What this task involves ▸ Copy out the records word for word, from the line that contains "Among the given options" through the end of the records, including both that line and the final one.

**** Dataset content ****

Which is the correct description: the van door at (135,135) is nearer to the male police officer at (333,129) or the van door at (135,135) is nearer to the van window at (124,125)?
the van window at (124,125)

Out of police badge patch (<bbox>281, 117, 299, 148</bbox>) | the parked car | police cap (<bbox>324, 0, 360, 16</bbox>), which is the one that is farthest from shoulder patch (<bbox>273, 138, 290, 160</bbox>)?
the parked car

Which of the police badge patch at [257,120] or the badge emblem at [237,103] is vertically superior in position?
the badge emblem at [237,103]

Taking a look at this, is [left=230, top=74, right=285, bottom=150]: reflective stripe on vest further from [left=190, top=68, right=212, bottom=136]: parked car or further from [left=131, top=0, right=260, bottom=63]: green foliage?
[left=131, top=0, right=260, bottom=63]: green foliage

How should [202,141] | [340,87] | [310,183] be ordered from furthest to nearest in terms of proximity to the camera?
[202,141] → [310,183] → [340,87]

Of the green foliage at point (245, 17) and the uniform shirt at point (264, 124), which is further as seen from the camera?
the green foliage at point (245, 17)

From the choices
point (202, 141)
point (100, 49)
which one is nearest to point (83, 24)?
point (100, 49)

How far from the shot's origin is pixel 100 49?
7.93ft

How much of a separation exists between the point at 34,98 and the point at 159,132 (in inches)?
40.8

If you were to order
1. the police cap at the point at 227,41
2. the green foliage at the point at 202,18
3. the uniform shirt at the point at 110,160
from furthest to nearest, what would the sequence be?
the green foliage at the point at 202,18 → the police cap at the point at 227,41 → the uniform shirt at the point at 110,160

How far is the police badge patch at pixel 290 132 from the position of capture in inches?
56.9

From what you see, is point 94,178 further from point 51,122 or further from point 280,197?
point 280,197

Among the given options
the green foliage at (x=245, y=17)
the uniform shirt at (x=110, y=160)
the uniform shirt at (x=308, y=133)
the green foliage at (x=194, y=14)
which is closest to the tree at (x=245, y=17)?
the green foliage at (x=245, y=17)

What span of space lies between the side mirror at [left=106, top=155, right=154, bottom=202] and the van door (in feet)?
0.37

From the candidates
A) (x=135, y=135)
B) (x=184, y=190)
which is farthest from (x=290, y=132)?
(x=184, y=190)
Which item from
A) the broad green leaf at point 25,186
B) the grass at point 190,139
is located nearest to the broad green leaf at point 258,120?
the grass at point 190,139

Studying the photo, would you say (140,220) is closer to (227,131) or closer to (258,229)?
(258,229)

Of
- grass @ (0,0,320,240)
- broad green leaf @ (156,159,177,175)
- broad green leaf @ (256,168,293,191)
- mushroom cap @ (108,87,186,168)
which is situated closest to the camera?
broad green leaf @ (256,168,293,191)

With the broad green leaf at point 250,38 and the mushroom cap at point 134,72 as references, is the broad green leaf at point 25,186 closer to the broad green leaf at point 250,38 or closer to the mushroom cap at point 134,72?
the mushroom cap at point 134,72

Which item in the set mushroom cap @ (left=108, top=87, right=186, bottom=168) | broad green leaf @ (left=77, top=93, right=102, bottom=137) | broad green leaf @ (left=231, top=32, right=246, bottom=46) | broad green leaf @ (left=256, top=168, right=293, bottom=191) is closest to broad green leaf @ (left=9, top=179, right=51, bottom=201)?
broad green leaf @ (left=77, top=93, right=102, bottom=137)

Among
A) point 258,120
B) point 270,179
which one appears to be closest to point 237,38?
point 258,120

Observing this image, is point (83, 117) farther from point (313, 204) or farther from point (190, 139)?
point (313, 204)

****

Solution ▸
Among the given options
the green foliage at (x=245, y=17)
the uniform shirt at (x=110, y=160)
the uniform shirt at (x=308, y=133)
the green foliage at (x=194, y=14)
which is closest to the tree at (x=245, y=17)?
the green foliage at (x=245, y=17)

What span of space lies between the side mirror at [left=106, top=155, right=154, bottom=202] and the van door (in feet)?
0.37

From the candidates
A) (x=135, y=135)
B) (x=184, y=190)
which is farthest from (x=290, y=132)?
(x=184, y=190)
Which item from
A) the broad green leaf at point 25,186
B) the grass at point 190,139
is located nearest to the broad green leaf at point 258,120?
the grass at point 190,139

Studying the photo, would you say (140,220) is closer to (227,131) or closer to (258,229)?
(258,229)

Of
- grass @ (0,0,320,240)
- broad green leaf @ (156,159,177,175)
- broad green leaf @ (256,168,293,191)
- mushroom cap @ (108,87,186,168)
which is situated closest to the camera?
broad green leaf @ (256,168,293,191)

With the broad green leaf at point 250,38 and the mushroom cap at point 134,72 as references, is the broad green leaf at point 25,186 closer to the broad green leaf at point 250,38 or closer to the mushroom cap at point 134,72?
the mushroom cap at point 134,72

Which item in the set mushroom cap @ (left=108, top=87, right=186, bottom=168) | broad green leaf @ (left=77, top=93, right=102, bottom=137) | broad green leaf @ (left=231, top=32, right=246, bottom=46) | broad green leaf @ (left=256, top=168, right=293, bottom=191) is closest to broad green leaf @ (left=9, top=179, right=51, bottom=201)?
broad green leaf @ (left=77, top=93, right=102, bottom=137)

Among
A) point 258,120
B) point 270,179
which one appears to be closest to point 237,38?
point 258,120

Observing this image, is point (83, 117) farther from point (313, 204) or farther from point (190, 139)?
point (313, 204)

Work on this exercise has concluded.